Specialist financial media, bank advisors and wealth managers continue to play a key role, alongside recommendations from colleagues, friends and family. These trusted intermediaries still form the backbone of investor decision-making.
This trend is confirmed by the “French people, savings and retirement barometer” published by the Cercle des Épargnants in February 2025. The study highlights that :
Among French people who were made aware of the importance of saving as children (64% of the French population), two-thirds are now interested in the subject of savings and financial products (67%), compared to 43% of those who were not.
To find out more about these topics, they rely first on their bank (43%), but also on their relatives (29%), their financial advisor (26%), specialized websites (18%), and word of mouth (17%).
Across all age groups, these traditional channels remain the most frequently cited sources of information.
Influencers emerge as new financial opinion leaders
Alongside these established references, a new category of prescribers has gained visibility: financial influencers, often referred to as “finfluencers”. Positioned at the intersection of information, education and personal experience, they are gradually reshaping the financial content ecosystem.
At Investir Day in Paris, attendees could hear from a wide range of profiles, including:
-
Alexandra Bationo, founder of the financial education programme Parlons Budget,
-
Charles Sterlings, a content creator with 1.2 million followers on TikTok,
-
Héloïse Bolle, a former journalist turned wealth management advisor, now leading Oseille & Compagnie.
These diverse trajectories reflect the complexity of the finfluencer landscape. Some are finance professionals; others are individuals sharing personal insights and practical tips. Their positioning varies, ranging from general educational content to more concrete guidance — all while navigating a clear regulatory boundary: formal investment advice, which is strictly supervised by the AMF.
Can artificial intelligence give investment advice?
Another fast-rising challenger is artificial intelligence. Already a powerful growth driver across global markets, AI has become an investment theme in its own right. But it is also increasingly embedded in everyday life, through generative models such as ChatGPT or Gemini.
The message heard repeatedly at Investir Day was unequivocal:
invest in AI, but do not ask it for investment advice.
Yet this practice is becoming more widespread. In response, the French regulator has published guidance outlining:
-
best practices when using AI tools,
-
the risks associated with relying on artificial intelligence for investment decisions.
These warnings are rooted in how such models function. Predictive systems generate responses based on existing data, not future certainty. And every investor knows that:
-
past performance does not guarantee future returns,
-
AI models do not “predict” markets but generate statistically plausible outputs,
-
unregulated use of these tools can introduce bias and distort decision-making.

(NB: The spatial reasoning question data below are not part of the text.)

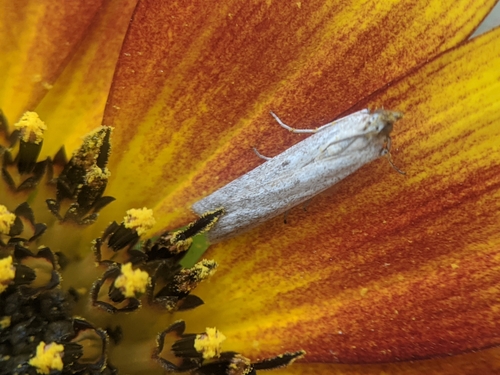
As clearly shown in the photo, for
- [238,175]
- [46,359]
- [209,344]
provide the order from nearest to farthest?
[46,359] < [209,344] < [238,175]

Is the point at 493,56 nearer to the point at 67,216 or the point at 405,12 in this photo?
the point at 405,12

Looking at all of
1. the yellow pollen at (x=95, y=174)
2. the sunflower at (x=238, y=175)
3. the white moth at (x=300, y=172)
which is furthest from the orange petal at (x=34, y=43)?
the white moth at (x=300, y=172)

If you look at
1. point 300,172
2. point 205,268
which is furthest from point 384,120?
point 205,268

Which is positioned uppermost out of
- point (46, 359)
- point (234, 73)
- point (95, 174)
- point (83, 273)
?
point (234, 73)

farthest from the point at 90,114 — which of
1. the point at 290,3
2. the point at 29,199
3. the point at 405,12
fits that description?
the point at 405,12

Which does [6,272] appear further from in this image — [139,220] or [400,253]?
[400,253]

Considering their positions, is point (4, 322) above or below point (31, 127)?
below

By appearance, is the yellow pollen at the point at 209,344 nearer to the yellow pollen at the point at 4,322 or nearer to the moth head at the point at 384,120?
the yellow pollen at the point at 4,322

Women remain underrepresented among investors
Despite the diversification of information channels, one structural imbalance persists: the underrepresentation of women among investors. According to the AMF, their share fell from 30% to 25% between 2022 and 2024.
This imbalance was visible at Investir Day. While women were well represented among speakers and exhibitors, they remained significantly underrepresented in the audience. To reach this segment more effectively, female influencers may play a key role, offering tailored approaches that foster trust and move away from the highly masculinised “crypto bro” culture that still shapes parts of the investment narrative.
From access to information to the ability to discern
One thing is clear: investors today have access to more information than ever before — and from an increasingly diverse set of sources. In this constantly evolving environment, the core challenge is no longer access, but discernment.
Between trusted traditional intermediaries and digital opinion leaders, between human expertise and artificial intelligence, investor confidence now depends less on where information comes from and more on the ability to evaluate, compare and cross-check it.